Please, take your surgery seriously! When your doctor says, “Don’t lift a cup of water for two months after a massive rotator cuff repair,” then you better follow that directive like “gospel” and sip out of a straw.


It is so often that I’d hear one of my patients coming back from surgery and complaining to me that they can’t go on that trip they had been planning, because the surgeon wouldn’t allow them to fly or climb stairs. I listen to their frustrations, but I also tell them to try and remember that they will only get this one chance to recover from their surgery. This “trauma” will create a highly complex immune response that will never repeat itself again. Once scar tissue is laid down across the muscles and nerve fibers as the tissue repairs itself, it will not undo itself and reattempt a better shot after you come back from your European vacation. The inflammation that is created during the subacute phase of healing will set the future state of your body up for the rest of your life. Can you really weigh a one or two week thrill against a lifetime of potential pain, stiffness and weakness?


When I had my jaw surgery, I was given very strict precautions to not open my mouth — at all — for at least two months. To insure this from not accidentally happening, I had a plastic retainer stuck between my teeth and rubber-bands tightly placed around my metal braces at varying angles. There was no way anything — except for a trickle of water or air — was going to enter into my mouth. I couldn’t talk. I couldn’t eat. I couldn’t even take a deep breath, as if I was sucking in a tiny ounce of air through one of those goofy children's cup straws.

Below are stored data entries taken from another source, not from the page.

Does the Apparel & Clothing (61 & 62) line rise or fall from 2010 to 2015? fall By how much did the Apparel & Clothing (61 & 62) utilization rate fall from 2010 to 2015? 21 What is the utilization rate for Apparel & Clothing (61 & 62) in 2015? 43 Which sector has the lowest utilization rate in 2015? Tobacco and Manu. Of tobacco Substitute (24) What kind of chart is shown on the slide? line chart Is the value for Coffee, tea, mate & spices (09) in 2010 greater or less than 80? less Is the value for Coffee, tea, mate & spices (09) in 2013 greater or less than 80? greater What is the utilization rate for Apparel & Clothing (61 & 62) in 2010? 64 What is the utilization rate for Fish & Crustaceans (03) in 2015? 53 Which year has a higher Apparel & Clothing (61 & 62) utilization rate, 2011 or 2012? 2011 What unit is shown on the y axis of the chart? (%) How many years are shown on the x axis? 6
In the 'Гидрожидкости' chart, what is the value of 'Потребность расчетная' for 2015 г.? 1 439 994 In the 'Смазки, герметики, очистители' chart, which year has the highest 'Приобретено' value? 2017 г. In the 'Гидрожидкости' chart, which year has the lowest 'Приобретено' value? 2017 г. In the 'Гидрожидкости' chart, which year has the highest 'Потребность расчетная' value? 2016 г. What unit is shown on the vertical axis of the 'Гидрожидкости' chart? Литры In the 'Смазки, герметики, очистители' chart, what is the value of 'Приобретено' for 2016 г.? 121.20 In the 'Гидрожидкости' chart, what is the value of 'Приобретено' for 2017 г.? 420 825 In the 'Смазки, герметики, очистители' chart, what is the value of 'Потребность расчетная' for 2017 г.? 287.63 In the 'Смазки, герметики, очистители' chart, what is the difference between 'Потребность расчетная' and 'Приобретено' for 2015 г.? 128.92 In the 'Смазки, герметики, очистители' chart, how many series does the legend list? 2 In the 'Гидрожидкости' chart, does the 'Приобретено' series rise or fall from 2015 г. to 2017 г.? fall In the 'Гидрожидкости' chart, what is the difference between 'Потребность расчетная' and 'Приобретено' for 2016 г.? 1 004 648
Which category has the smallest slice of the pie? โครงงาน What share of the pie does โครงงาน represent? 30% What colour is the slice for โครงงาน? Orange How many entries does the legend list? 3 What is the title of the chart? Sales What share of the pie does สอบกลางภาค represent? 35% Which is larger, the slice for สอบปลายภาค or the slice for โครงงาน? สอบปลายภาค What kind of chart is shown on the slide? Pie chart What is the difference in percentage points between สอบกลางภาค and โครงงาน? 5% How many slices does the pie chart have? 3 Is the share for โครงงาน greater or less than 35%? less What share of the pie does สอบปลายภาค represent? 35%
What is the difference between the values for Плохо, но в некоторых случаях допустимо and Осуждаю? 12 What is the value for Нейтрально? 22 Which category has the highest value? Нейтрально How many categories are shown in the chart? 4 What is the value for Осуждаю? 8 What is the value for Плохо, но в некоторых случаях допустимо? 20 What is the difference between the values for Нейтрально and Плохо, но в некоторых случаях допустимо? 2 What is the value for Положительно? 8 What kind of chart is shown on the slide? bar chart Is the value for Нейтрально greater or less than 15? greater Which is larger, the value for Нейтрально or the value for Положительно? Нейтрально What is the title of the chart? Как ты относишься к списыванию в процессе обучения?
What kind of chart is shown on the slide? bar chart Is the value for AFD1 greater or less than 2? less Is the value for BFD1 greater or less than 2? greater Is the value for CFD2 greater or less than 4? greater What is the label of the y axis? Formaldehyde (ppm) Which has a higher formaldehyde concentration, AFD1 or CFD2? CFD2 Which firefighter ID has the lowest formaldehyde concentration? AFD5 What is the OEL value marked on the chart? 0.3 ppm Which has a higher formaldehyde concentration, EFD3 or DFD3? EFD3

Believe me when I tell you that I begged many, many times to break those precautions and cut the rubber bands that were holding my mouth shut. But, the doctors and nurses simply said “Nope, we cannot cut those bands. You just have to deal with it, otherwise the surgery was done for nothing.”



So, I understand how people can feel trapped with their restrictions — but it’s temporary. Every day you will feel a little bit better, and a little bit better…


In that first month, when I couldn’t eat or speak, I would stand in the bakery aisle of the supermarket and just breathe in the sweet smell of wheat and biscuits and cookies, and just convince myself that it was worth it. I truly believed, “Some day I will be better off than before I had the surgery.”


This is something you, too, would have to ask yourself: “Is the benefit worth the risk?”



Whether it’s an accident on a city street, or a skilled “intentional” trauma at the hands of a highly distinguished surgeon, you have to appreciate that the period following your injury is a highly unusual, and highly atypical, time in the whole journey of your recovery process. You have been broken down and rebuilt up again. And remember, you only get one chance to make the best of this phase of healing, because once it passes, it never comes back around again.